Because of consolidation pressures in healthcare, capital may be more available than in previous years, Kreitzer said. Assuming similar capital-budget levels as before, there's not as much pressure for "bricks-and-mortar" projects, allowing capital to be shifted to information systems and other network-building priorities. Those other priorities include acquisition of physician practices and "continuum-related" additions such as home-care businesses, he said.
Operational costs. And though capital investment is rapidly rising within integrated networks, increases in operating expenses for information systems departments are actually leveling off. "We're maybe finally seeing some economies from information systems," Zinn said.

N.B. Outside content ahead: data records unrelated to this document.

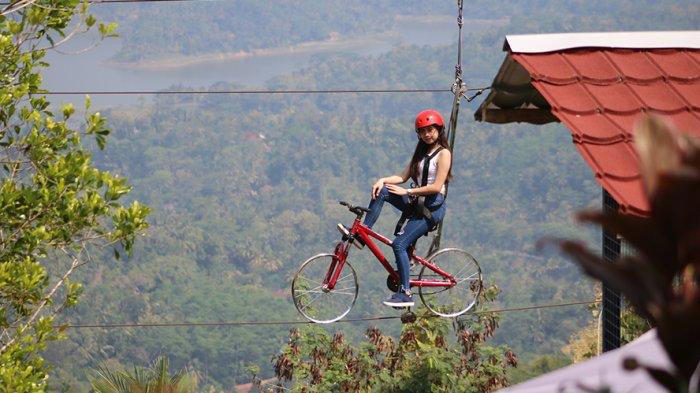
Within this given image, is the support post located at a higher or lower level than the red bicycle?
higher

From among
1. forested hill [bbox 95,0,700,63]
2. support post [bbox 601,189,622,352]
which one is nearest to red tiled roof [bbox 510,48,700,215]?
support post [bbox 601,189,622,352]

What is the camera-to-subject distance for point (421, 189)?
779 cm

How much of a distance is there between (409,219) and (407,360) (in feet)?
16.3

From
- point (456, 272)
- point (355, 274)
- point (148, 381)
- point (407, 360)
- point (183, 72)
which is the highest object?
point (355, 274)

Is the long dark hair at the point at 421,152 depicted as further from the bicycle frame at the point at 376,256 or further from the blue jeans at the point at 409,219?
the bicycle frame at the point at 376,256

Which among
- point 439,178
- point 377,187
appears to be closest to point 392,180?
point 377,187

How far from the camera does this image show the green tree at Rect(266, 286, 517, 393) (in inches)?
487

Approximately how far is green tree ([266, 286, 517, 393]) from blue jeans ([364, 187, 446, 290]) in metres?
4.09

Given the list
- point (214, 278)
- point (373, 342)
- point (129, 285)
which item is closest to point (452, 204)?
point (214, 278)

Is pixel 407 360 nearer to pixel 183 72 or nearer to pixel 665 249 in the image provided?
pixel 665 249

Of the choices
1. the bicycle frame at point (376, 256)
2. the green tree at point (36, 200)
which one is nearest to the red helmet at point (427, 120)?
the bicycle frame at point (376, 256)

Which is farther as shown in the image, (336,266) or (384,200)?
(336,266)

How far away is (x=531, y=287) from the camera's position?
270ft

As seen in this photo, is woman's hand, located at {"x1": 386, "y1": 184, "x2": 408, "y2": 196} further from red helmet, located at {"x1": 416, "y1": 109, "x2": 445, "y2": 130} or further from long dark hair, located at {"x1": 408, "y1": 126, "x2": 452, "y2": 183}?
red helmet, located at {"x1": 416, "y1": 109, "x2": 445, "y2": 130}
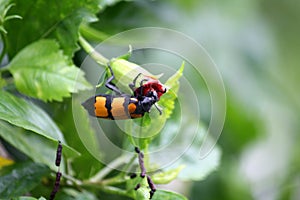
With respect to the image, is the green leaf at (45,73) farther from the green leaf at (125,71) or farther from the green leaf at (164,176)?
the green leaf at (164,176)

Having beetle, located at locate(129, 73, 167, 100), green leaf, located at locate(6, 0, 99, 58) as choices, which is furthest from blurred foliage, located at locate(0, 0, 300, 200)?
beetle, located at locate(129, 73, 167, 100)

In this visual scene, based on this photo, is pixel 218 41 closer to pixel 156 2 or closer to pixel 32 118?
pixel 156 2

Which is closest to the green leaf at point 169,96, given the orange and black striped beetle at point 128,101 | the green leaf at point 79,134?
the orange and black striped beetle at point 128,101

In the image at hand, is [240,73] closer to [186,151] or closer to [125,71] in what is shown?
[186,151]

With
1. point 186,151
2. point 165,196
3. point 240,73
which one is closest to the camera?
point 165,196

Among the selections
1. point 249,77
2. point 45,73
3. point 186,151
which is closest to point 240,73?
point 249,77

The weighted average increase in operating expense projected during each of the next three years is 7.4% compared with 8.7% projected in the 1995 survey and 9.6% in 1994.
Presbyterian in Dallas is trying to drive down its operating costs, continuing a streak during the past three years in which it maintained a level of 1.7% of the health system's operating budget, Alverson said.
In this year's survey, seven in 10 respondents forecast increases of 10% or less in direct operating costs, a further leveling from the 60% who made the same forecast in 1995. Only 3% of CIOs this year projected annual increases of more than 20% vs. 6% who projected that level of increases last year (See chart, this page).
Part of that drop could be attributed to consolidation of information technology departments as hospitals merge their hierarchies and eliminate duplicate positions, Cavanaugh said.
But consolidation would not reduce the need for skilled professionals at the implementation and problem-solving level, Kreitzer said, because of the complexity and volume of new projects.